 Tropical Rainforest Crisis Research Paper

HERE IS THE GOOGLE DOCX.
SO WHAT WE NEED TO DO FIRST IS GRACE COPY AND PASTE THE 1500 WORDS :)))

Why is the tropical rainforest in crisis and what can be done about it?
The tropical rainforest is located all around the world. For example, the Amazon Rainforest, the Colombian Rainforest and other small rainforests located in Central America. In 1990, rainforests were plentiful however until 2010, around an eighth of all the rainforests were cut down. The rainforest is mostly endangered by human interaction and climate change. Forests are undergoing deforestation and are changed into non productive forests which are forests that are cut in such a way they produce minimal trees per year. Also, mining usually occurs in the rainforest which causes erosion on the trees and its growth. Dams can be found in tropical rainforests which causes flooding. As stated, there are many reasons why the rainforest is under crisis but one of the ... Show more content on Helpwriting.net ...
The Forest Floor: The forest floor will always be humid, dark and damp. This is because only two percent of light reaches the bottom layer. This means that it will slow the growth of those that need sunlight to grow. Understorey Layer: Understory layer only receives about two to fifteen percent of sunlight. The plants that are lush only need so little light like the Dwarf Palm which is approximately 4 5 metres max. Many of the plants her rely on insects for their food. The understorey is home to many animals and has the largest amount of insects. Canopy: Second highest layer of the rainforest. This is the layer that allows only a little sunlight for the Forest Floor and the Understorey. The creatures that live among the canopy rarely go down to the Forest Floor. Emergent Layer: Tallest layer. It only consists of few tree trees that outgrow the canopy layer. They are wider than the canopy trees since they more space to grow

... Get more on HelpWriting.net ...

**Exercise directions**.
Quote exactly the first line of the data and every line after it through the one holding "Why is the tropical".

**Completed exercise**.
 Tropical Rainforest Crisis Research Paper

HERE IS THE GOOGLE DOCX.
SO WHAT WE NEED TO DO FIRST IS GRACE COPY AND PASTE THE 1500 WORDS :)))

Why is the tropical rainforest in crisis and what can be done about it?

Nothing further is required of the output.